### Task objective
Read the data that follows. Then repeat it exactly.
Start of Provided information
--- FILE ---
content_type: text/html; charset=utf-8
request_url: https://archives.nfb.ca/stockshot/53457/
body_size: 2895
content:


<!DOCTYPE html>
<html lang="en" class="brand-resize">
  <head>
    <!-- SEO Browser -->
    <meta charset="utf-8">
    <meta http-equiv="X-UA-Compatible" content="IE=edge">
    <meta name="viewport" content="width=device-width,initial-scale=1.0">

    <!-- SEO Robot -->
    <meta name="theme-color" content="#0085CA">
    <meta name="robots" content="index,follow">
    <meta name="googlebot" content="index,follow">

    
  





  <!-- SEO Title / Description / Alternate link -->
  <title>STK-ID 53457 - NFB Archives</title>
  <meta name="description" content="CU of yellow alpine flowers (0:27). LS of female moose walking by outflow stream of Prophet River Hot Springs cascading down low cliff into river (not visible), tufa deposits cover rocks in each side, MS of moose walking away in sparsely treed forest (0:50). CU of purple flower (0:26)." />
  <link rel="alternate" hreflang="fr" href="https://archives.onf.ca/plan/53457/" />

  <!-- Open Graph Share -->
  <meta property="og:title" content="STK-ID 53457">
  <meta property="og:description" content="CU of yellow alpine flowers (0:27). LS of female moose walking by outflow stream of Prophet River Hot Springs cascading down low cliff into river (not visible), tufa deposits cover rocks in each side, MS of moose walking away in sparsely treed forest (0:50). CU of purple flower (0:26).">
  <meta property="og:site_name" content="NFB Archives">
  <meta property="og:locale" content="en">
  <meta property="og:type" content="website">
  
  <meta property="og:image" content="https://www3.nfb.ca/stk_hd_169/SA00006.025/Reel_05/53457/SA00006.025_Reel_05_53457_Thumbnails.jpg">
End of Provided information
### Answer area
--- FILE ---
content_type: text/html; charset=utf-8
request_url: https://archives.nfb.ca/stockshot/53457/
body_size: 2895
content:


<!DOCTYPE html>
<html lang="en" class="brand-resize">
  <head>
    <!-- SEO Browser -->
    <meta charset="utf-8">
    <meta http-equiv="X-UA-Compatible" content="IE=edge">
    <meta name="viewport" content="width=device-width,initial-scale=1.0">

    <!-- SEO Robot -->
    <meta name="theme-color" content="#0085CA">
    <meta name="robots" content="index,follow">
    <meta name="googlebot" content="index,follow">

    
  





  <!-- SEO Title / Description / Alternate link -->
  <title>STK-ID 53457 - NFB Archives</title>
  <meta name="description" content="CU of yellow alpine flowers (0:27). LS of female moose walking by outflow stream of Prophet River Hot Springs cascading down low cliff into river (not visible), tufa deposits cover rocks in each side, MS of moose walking away in sparsely treed forest (0:50). CU of purple flower (0:26)." />
  <link rel="alternate" hreflang="fr" href="https://archives.onf.ca/plan/53457/" />

  <!-- Open Graph Share -->
  <meta property="og:title" content="STK-ID 53457">
  <meta property="og:description" content="CU of yellow alpine flowers (0:27). LS of female moose walking by outflow stream of Prophet River Hot Springs cascading down low cliff into river (not visible), tufa deposits cover rocks in each side, MS of moose walking away in sparsely treed forest (0:50). CU of purple flower (0:26).">
  <meta property="og:site_name" content="NFB Archives">
  <meta property="og:locale" content="en">
  <meta property="og:type" content="website">
  
  <meta property="og:image" content="https://www3.nfb.ca/stk_hd_169/SA00006.025/Reel_05/53457/SA00006.025_Reel_05_53457_Thumbnails.jpg">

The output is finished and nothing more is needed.